**EXERCISE INSTRUCTIONS:**
a – According to the STIKhat documentation, what region is used if `s.region` is missing?
b – Pick up the STIKhat documentation after its entry for `lambda` and write what comes next.

══ STUDY TEXT

R: Estimation of the Space-Time Inhomogeneous K-function

STIKhat {stpp}

R Documentation

Estimation of the Space-Time Inhomogeneous K-function

Description

Compute an estimate of the Space-Time Inhomogeneous K-function.

Usage

STIKhat(xyt, s.region, t.region, dist, times, lambda, 
correction="isotropic", infectious=FALSE)

Arguments

`xyt`	Coordinates and times `(x,y,t)` of the point pattern.
`s.region`	Two-column matrix specifying polygonal region containing all data locations. If `s.region` is missing, the bounding box of `xyt[,1:2]` is considered.
`t.region`	Vector containing the minimum and maximum values of the time interval. If `t.region` is missing, the range of `xyt[,3]` is considered.
`dist`	Vector of distances `u` at which `K(u,v)` is computed. If missing, the maximum of `dist` is given by `\min(S_x,S_y)/4`, where `S_x` and `S_y` represent the maximum width and height of the bounding box of `s.region`.
`times`	Vector of times `v` at which `K(u,v)` is computed. If missing, the maximum of `times` is given by `(T_{\max} - T_{\min})/4`, where `T_{\min}` and `T_{\max}` are the minimum and maximum of the time interval `T`.
`lambda`	Vector of values of the space-time intensity function evaluated at the points `(x,y,t)` in `S\times T`. If `lambda` is missing, the estimate of the space-time K-function is computed as for the homogeneous case (Diggle et al., 1995), i.e. considering `n/\|S \times T\|` as an estimate of the space-time intensity.

════
══ EXTRACTED MATERIAL

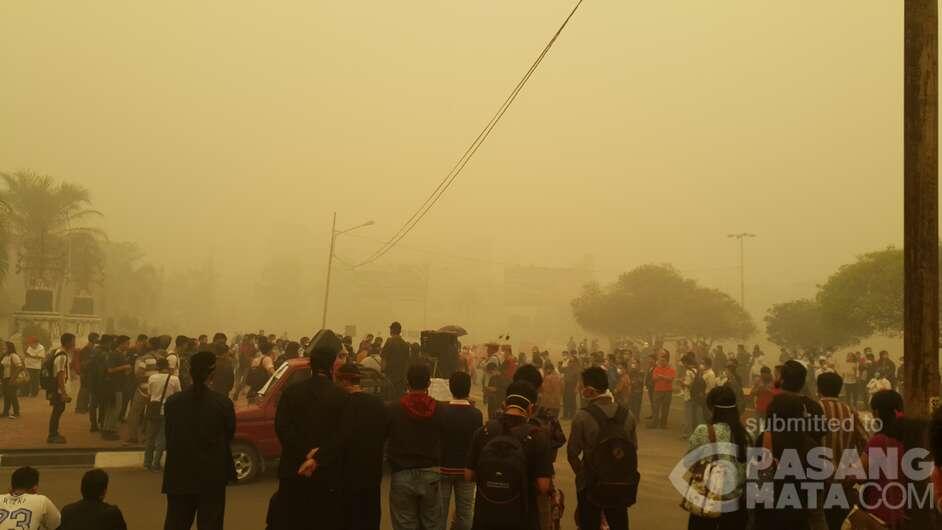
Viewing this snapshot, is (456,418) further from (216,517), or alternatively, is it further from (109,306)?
(109,306)

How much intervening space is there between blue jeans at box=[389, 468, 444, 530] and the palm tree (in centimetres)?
5837

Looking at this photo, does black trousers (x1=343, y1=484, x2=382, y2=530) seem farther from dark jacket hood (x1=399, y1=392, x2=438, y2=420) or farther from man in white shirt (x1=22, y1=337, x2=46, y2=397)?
man in white shirt (x1=22, y1=337, x2=46, y2=397)

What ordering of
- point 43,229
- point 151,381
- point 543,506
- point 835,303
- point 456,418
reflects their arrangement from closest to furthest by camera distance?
point 543,506, point 456,418, point 151,381, point 835,303, point 43,229

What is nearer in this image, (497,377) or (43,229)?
(497,377)

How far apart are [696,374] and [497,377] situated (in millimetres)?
5097

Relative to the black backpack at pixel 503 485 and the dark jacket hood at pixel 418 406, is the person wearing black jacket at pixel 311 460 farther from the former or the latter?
the black backpack at pixel 503 485

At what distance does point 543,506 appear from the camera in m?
5.93

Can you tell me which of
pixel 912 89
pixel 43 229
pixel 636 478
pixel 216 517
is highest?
pixel 43 229

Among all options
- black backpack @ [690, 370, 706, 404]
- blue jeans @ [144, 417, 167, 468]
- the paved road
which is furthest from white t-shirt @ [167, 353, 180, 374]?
black backpack @ [690, 370, 706, 404]

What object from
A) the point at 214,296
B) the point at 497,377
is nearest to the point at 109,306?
the point at 214,296

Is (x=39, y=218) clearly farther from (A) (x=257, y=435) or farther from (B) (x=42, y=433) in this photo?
(A) (x=257, y=435)

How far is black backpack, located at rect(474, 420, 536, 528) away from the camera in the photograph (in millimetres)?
5699

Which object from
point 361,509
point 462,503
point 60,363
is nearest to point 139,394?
point 60,363

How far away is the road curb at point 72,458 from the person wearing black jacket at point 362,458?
849 cm
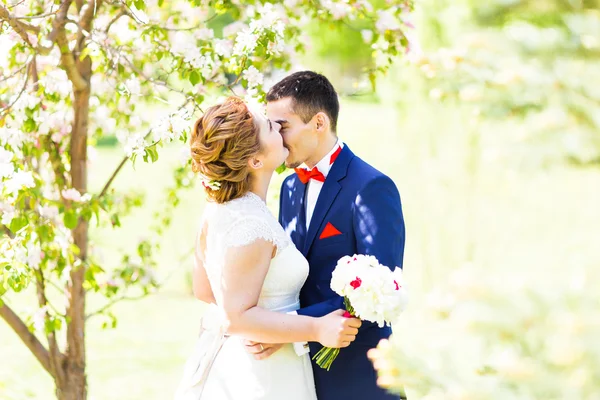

════

**RESPONSES BY ITEM NUMBER:**
a – The bounding box of `xyt[,1:2]`.

b –
`correction`	A character vector specifying the edge correction(s) to be applied among `"isotropic"`, `"border"`, `"modified.border"`, `"translate"` and `"none"` (see Details). The default is `"isotropic"`.
`infectious`	Logical value. If `TRUE`, only future events are considered and the isotropic edge correction method is used. See Details.

Details

Gabriel (2014) proposes the following unbiased estimator for the STIK-function, based on data giving the locations of events x_i: i=1,\ldots,n on a spatio-temporal region S\times T, where S is an arbitrary polygon and T is a time interval:

\widehat{K}(u,v)=\sum_{i=1}^{n}\sum_{j\neq i}\frac{1}{w_{ij}}\frac{1}{\lambda(x_i)\lambda(x_j)}\mathbf{1}_{\lbrace \|s_i - s_j\| \leq u \ ; \ |t_i - t_j| \leq v \rbrace},

where \lambda(x_i) is the intensity at x_i = (s_i,t_i) and w_{ij} is an edge correction factor to deal with spatial-temporal edge effects. The edge correction methods implemented are:

isotropic: w_{ij} = |S \times T| w_{ij}^{(t)} w_{ij}^{(s)}, where the temporal edge correction factor w_{ij}^{(t)} = 1 if both ends of the interval of length 2 |t_i - t_j| centred at t_i lie within T and w_{ij}^{(t)}=1/2 otherwise and w_{ij}^{(s)} is the proportion of the circumference of a circle centred at the location s_i with radius \|s_i -s_j\| lying in S (also called Ripley's edge correction factor).

border: w_{ij}=\frac{\sum_{j=1}^{n}\mathbf{1}\lbrace d(s_j,S)>u \ ; \ d(t_j,T) >v\rbrace/\lambda(x_j)}{\mathbf{1}_{\lbrace d(s_i,S) > u \ ; \ d(t_i,T) >v \rbrace}}, where d(s_i,S) denotes the distance between s_i and the boundary of S and d(t_i,T) the distance between t_i and the boundary of T.

modified.border: w_{ij} = \frac{|S_{\ominus u}|\times|T_{\ominus v}|}{\mathbf{1}_{\lbrace d(s_i,S) > u \ ; \ d(t_i,T) >v \rbrace}}, where S_{\ominus u} and T_{\ominus v} are the eroded spatial and temporal region respectively, obtained by trimming off a margin of width u and v from the border of the original region.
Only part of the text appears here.